A total of 1,269 consults were seen from 11/1/2011 to 11/30/2013, including the time of closure of the Inpatient Consult Service from 10/31/2012 to 2/9/2013 following Hurricane Sandy. We reviewed inpatient medical records, discharge summaries, and Ophthalmology Consultation Service notes of the first 10 new consults each month for a total of 220 patients.

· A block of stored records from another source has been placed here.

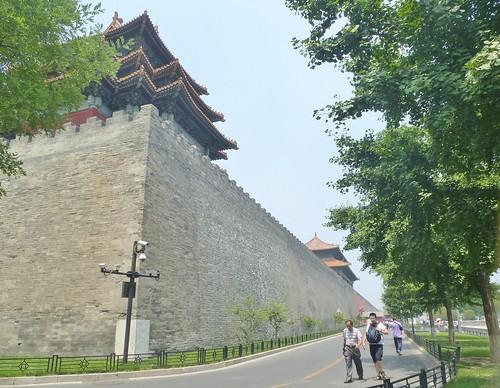 Beijing-Cité interdite-Autour-j2 (5)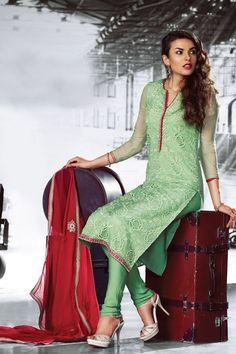 Classy Chiffon Designer Party Wear Salwar Kameez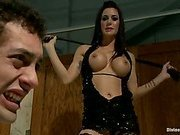 Gorgeous, hard body dominatrix humiliates and cuckolds her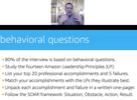 Prepare for Amazon's Behavioral Interview Questions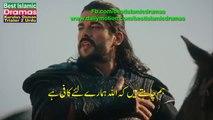 Kurulus Osman Official Trailer 2 Urdu Subtitle | Dirilis Osman | Dirilis Ertugrul Season 6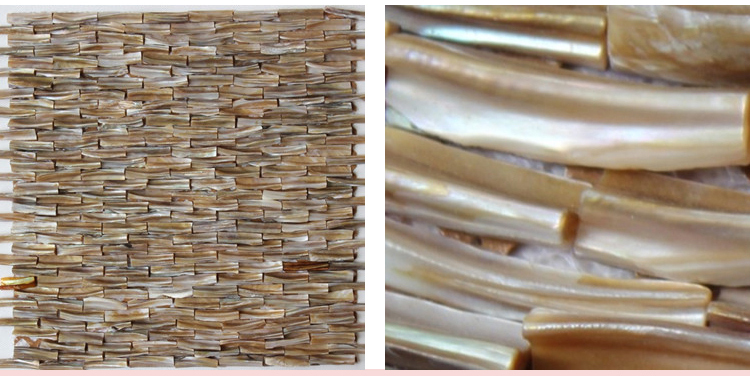 3d parelmoer tegel shell mozaïeken verstijfde backsplash tegel keuken badkamer muur ontwerpen ideeën haard parel tegel.jpg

708 consults with an average of 59 consults per month were seen prior to Hurricane Sandy. 561 consults with an average of 56.1 consults per month were seen after Hurricane Sandy. Of 220 consultation requests reviewed, the mean age was 45.6 years with predominance of male (155, 70.5%) over female (65, 29%) patients. The most common reason for inpatient consultation pre-hurricane and post-hurricane was as follows: decreased vision (18 (15%) and 26 (26%)), eye trauma (28 (23%) and 15 (15%)), rule out systemic disease involvement (12 (10%) and 13 (13%)), and eye pain (10 (8%) and (8) 8%). The most common primary diagnosis was normal exam or refractive error (41 (34%) and 28 (28%)), orbital fracture (18 (15%) and 6 (6%)), blepharitis or dry eye syndrome (11 (9%) and 9 (9%)), and diabetic retinopathy (3 (2%) and 6 (6%)). Of the total consultations seen, 84 (70%) pre-hurricane and 63 (63%) post-hurricane patients were recommended follow up in the Ophthalmology Clinic, and 25 (20%) pre-hurricane and 13 (13%) post-hurricane patients actually followed up. Pre-hurricane insurance status was similar to post-hurricane insurance status: uninsured (53 (44%) and 50 (50%)), Medicaid (38 (32%) and 25 (25%)), other insurance type (14 (12%) and 16 (16%)), and Prison Health Service or Police Custody (13 (11%) and 8 (8%)). For 43 (36%) patients before and 49 (49%) patients after the hurricane, the current inpatient admission was their first admission to Bellevue Hospital. *Note: Results through 2/9/2014 (one year after reopening of the Inpatient Consult Service) will be presented.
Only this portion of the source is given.